(SELECTED TEXT begins)

Complex division improvements in Libgcc

Message ID AM0PR08MB336270B1CBEBF8122A3D36FD84A40@AM0PR08MB3362.eurprd08.prod.outlook.com
State New
Headers show
Series
  • Complex division improvements in Libgcc
Related show

Commit Message

Elen Kalda Aug. 23, 2019, 11:19 a.m.
Hi all,

Libgcc currently implements the Smith's algorithm
(https://dl.acm.org/citation.cfm?id=368661) for complex division. It is
designed to prevent overflows and underflows and it does that well for around
97.7% cases. However, there has been some interest in improving that result, as
an example Baudin improves the robustness to ~99.5% by introducing an extra
underflow check and also gains in performance by replacing two divisions by two
multiplications and one division (https://arxiv.org/abs/1210.4539).

This patch proposes the implementation of Baudin algorithm to Libgcc (in case
the increase in rounding error is acceptable).

(SELECTED TEXT ends)

PROBLEM DESCRIPTION: Can you reproduce the Libgcc complex-division patch post above word for word, from start to finish?

(SOURCE INFORMATION begins)

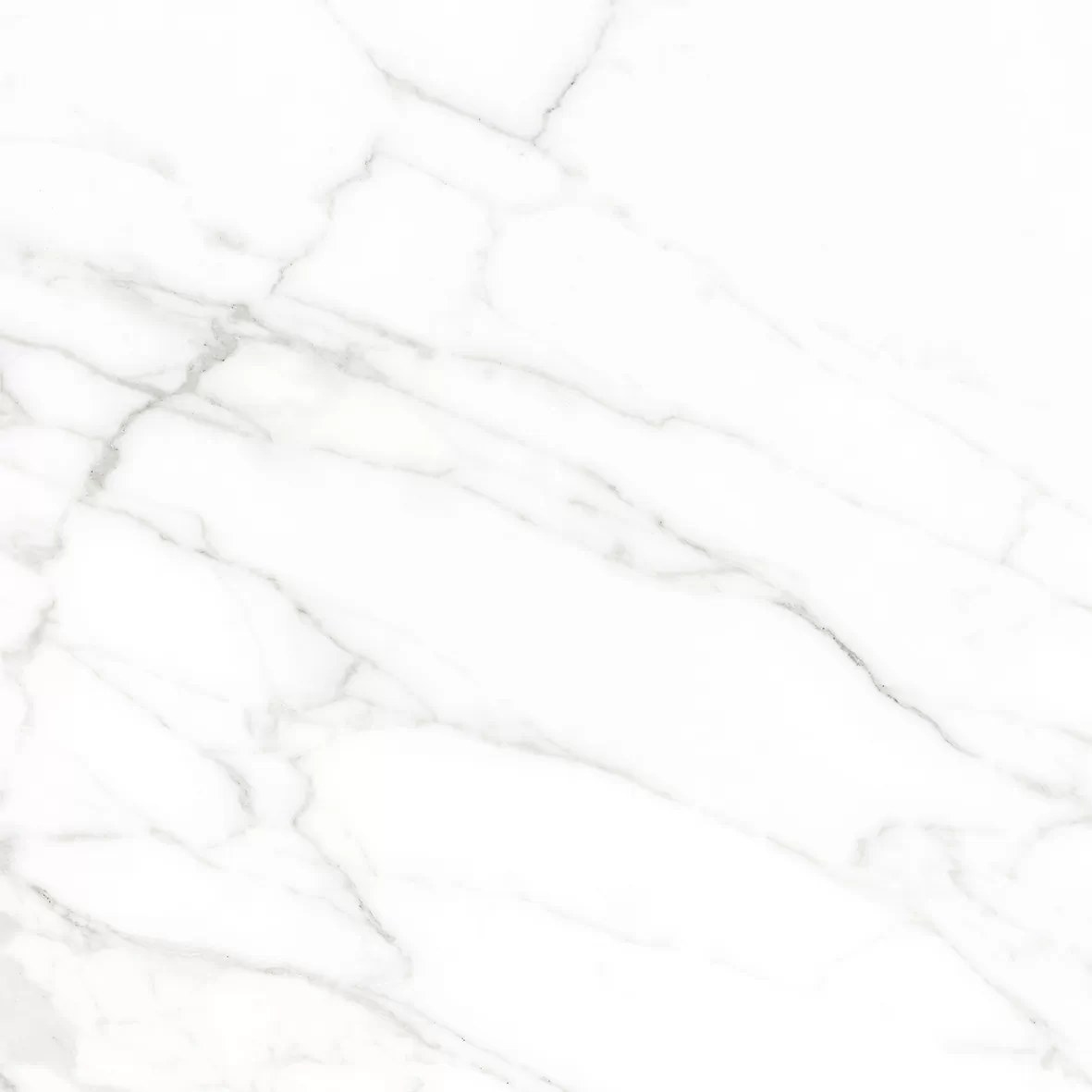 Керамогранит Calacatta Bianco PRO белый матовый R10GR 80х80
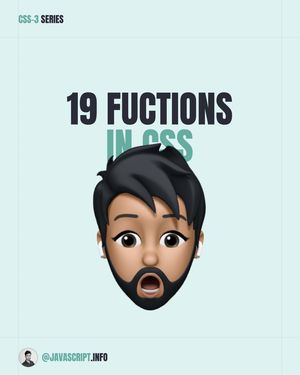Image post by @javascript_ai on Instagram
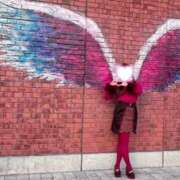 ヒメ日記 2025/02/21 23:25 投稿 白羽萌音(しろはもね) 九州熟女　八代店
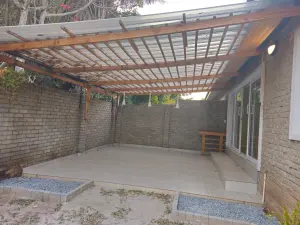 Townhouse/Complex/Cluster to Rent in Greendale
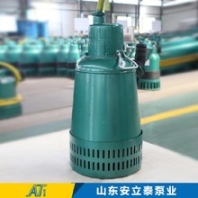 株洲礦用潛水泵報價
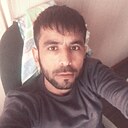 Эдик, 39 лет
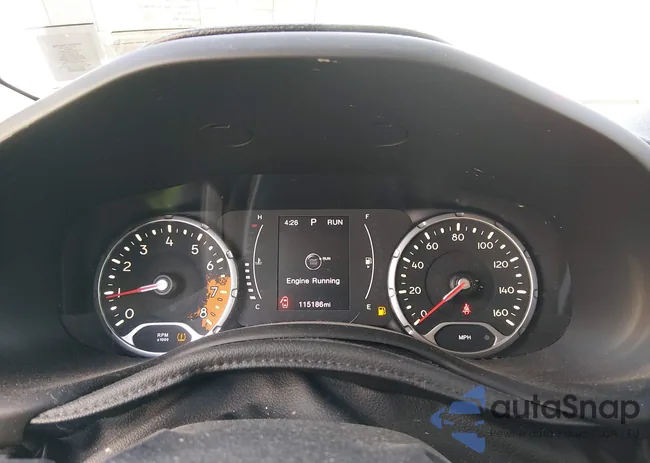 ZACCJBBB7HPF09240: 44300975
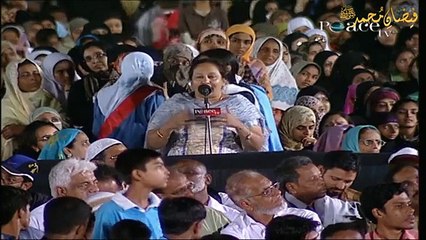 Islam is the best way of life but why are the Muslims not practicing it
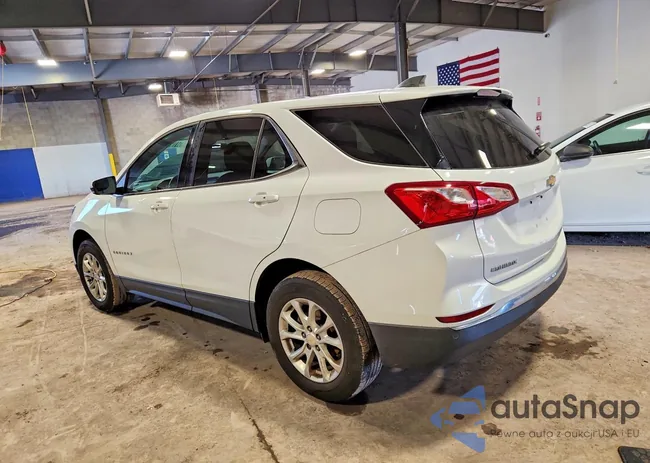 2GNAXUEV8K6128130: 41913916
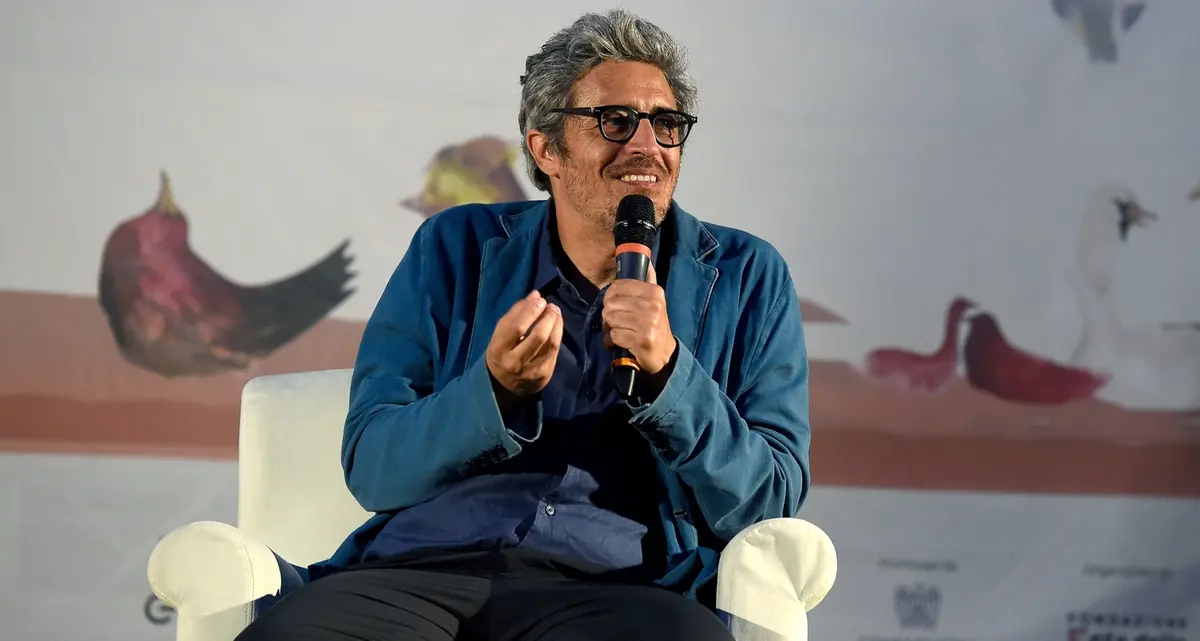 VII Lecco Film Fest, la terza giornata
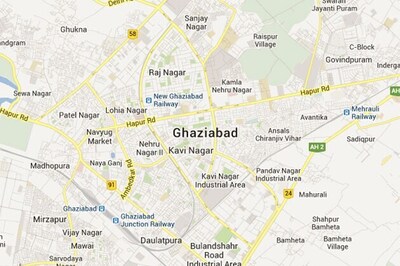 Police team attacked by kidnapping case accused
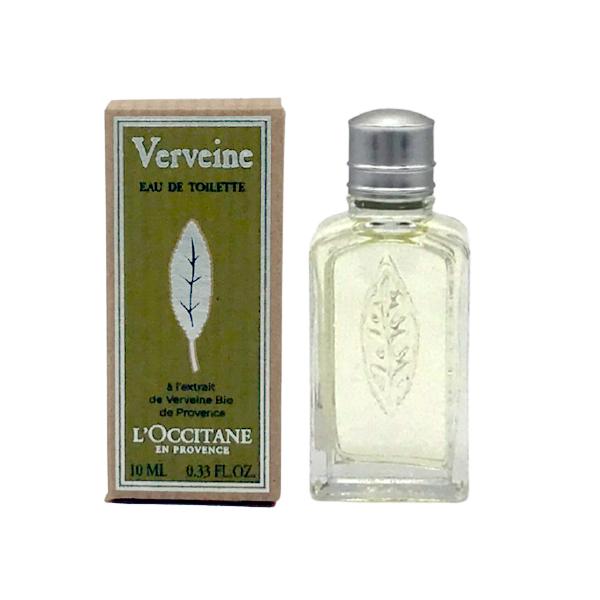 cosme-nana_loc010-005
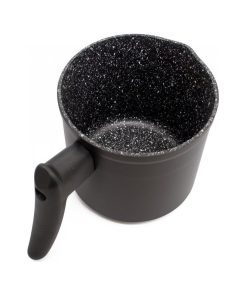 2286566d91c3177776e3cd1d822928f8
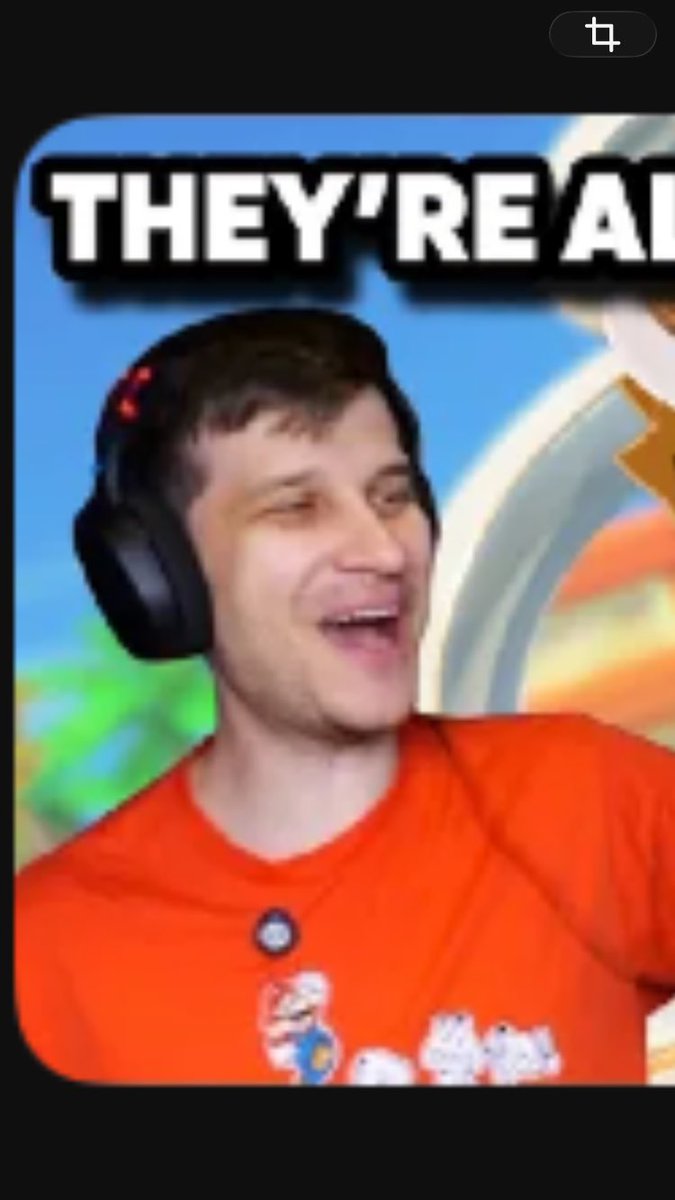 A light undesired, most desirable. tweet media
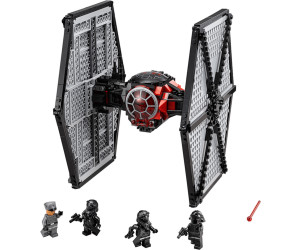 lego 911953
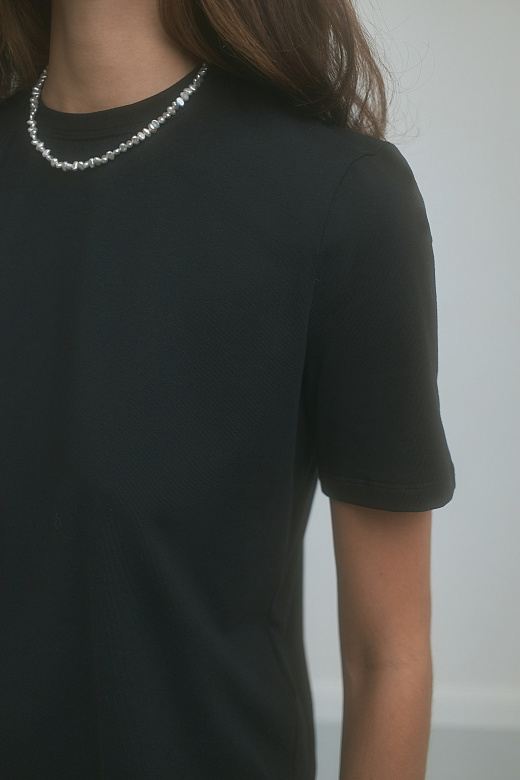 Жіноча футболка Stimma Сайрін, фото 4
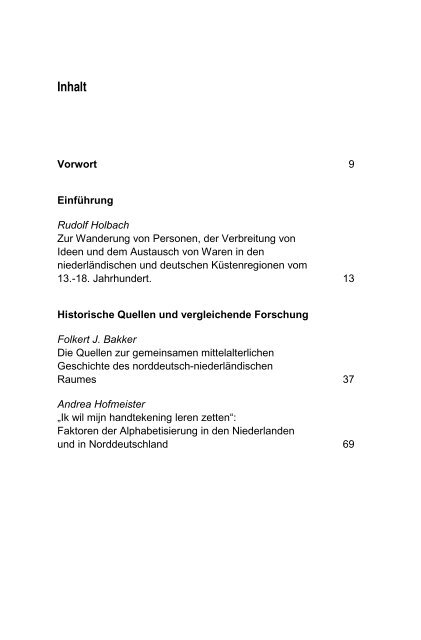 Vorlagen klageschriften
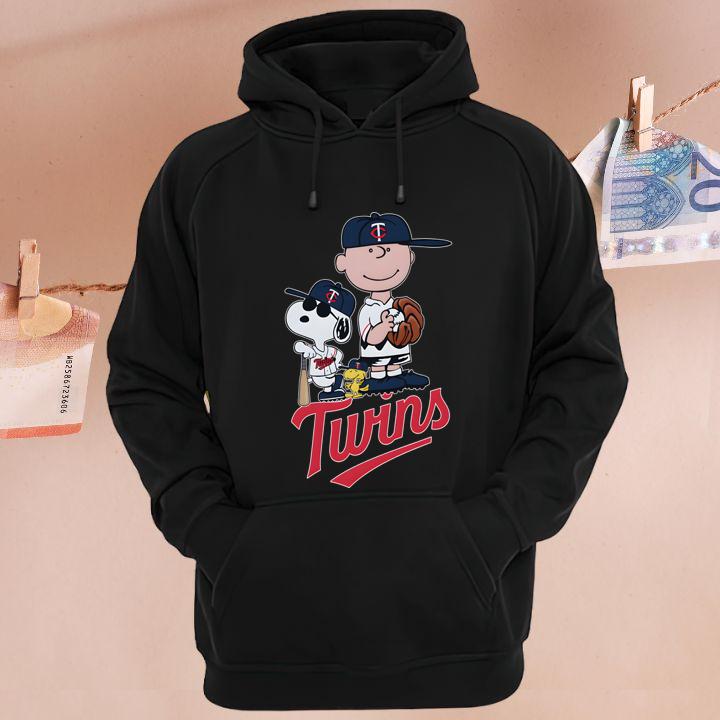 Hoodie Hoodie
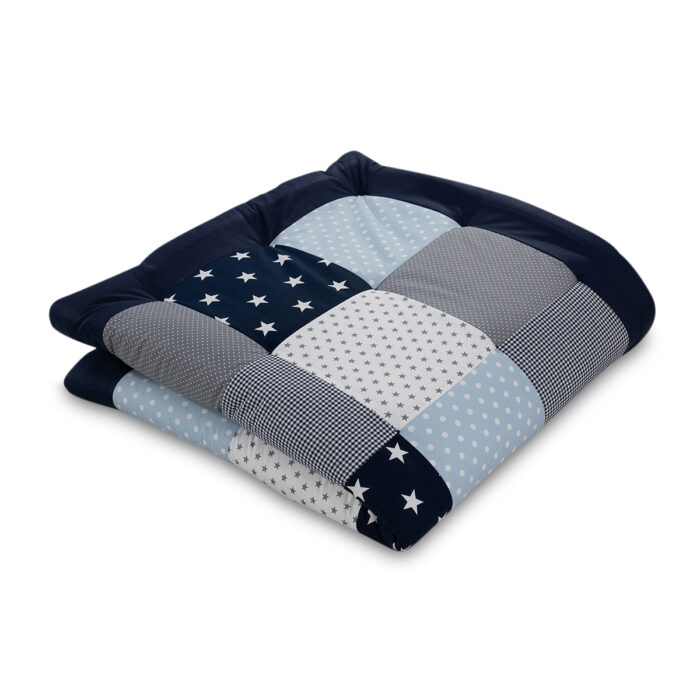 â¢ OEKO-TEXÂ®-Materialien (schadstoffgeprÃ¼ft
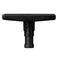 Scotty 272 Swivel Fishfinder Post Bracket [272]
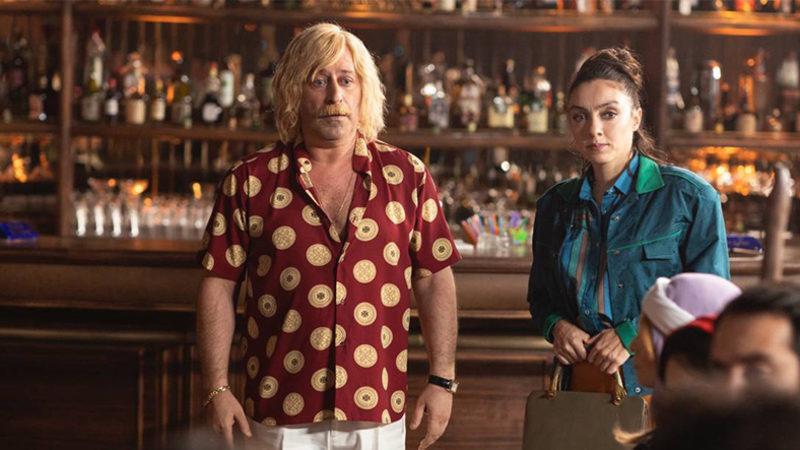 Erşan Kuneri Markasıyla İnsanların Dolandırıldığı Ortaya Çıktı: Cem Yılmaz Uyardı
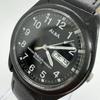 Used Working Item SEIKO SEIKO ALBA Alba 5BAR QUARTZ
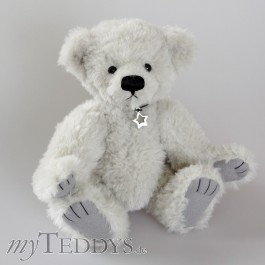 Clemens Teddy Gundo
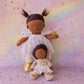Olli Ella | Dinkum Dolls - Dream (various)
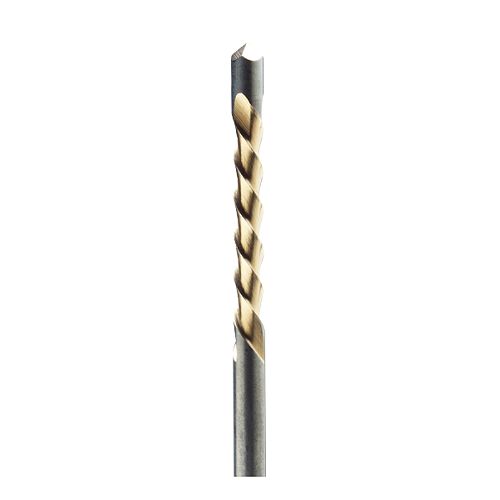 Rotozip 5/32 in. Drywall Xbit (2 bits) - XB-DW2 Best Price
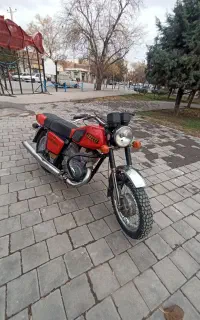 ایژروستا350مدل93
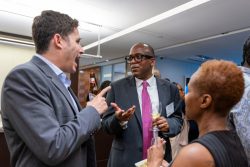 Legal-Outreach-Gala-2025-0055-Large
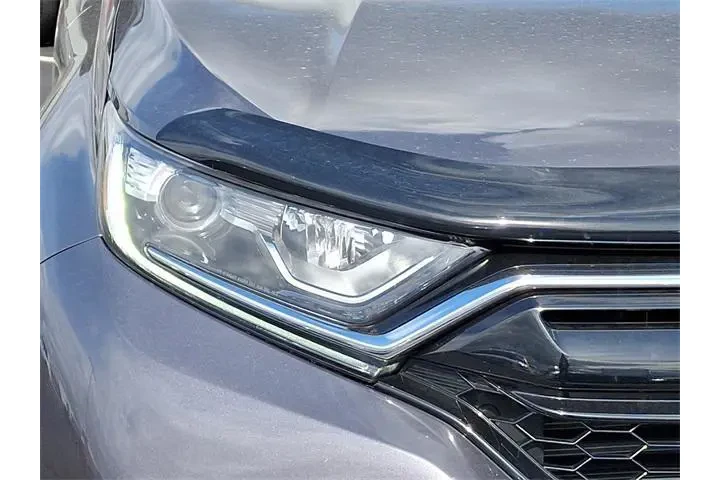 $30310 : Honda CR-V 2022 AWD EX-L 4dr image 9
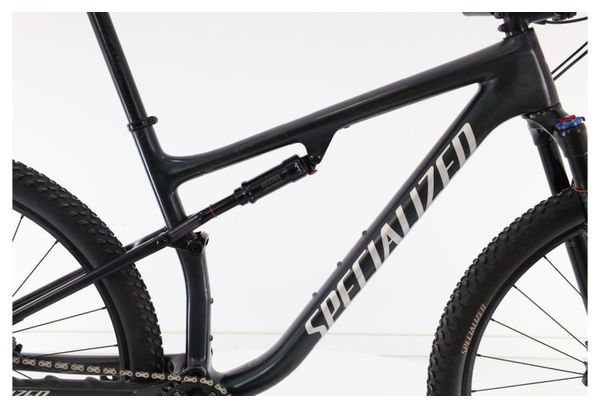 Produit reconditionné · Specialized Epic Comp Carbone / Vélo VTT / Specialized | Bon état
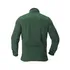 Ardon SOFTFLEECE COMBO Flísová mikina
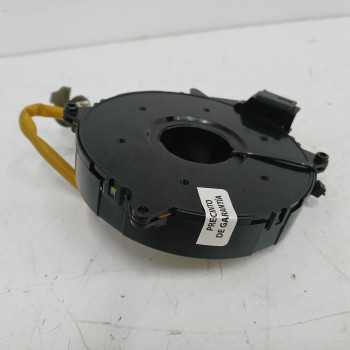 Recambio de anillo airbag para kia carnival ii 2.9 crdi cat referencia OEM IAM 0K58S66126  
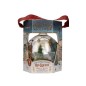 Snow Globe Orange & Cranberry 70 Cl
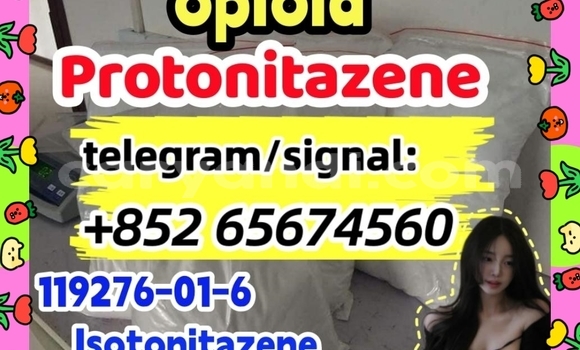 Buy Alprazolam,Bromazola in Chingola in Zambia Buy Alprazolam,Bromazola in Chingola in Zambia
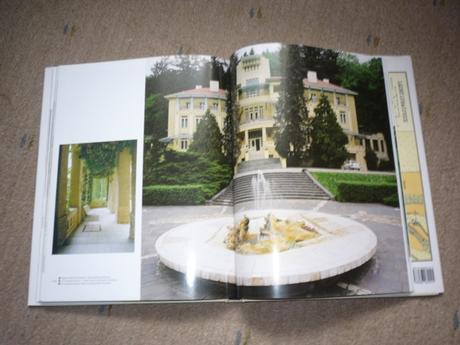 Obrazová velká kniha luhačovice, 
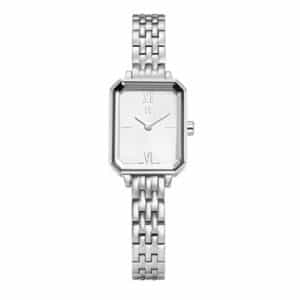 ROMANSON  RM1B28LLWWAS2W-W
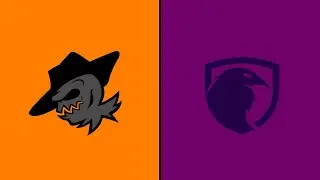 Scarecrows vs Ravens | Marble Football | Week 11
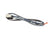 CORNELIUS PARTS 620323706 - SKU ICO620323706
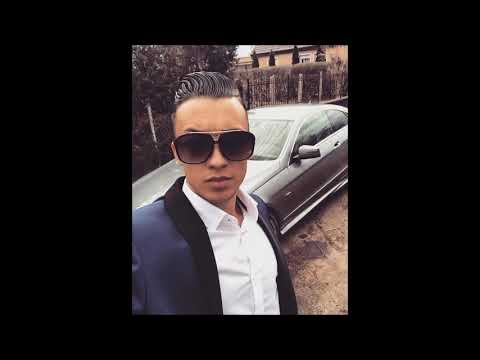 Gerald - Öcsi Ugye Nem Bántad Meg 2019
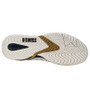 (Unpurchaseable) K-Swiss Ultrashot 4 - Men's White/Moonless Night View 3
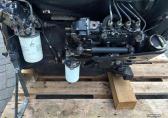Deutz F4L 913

(SOURCE INFORMATION ends)

EXERCISE ANSWER:
Complex division improvements in Libgcc

Message ID AM0PR08MB336270B1CBEBF8122A3D36FD84A40@AM0PR08MB3362.eurprd08.prod.outlook.com
State New
Headers show
Series
  • Complex division improvements in Libgcc
Related show

Commit Message

Elen Kalda Aug. 23, 2019, 11:19 a.m.
Hi all,

Libgcc currently implements the Smith's algorithm
(https://dl.acm.org/citation.cfm?id=368661) for complex division. It is
designed to prevent overflows and underflows and it does that well for around
97.7% cases. However, there has been some interest in improving that result, as
an example Baudin improves the robustness to ~99.5% by introducing an extra
underflow check and also gains in performance by replacing two divisions by two
multiplications and one division (https://arxiv.org/abs/1210.4539).

This patch proposes the implementation of Baudin algorithm to Libgcc (in case
the increase in rounding error is acceptable).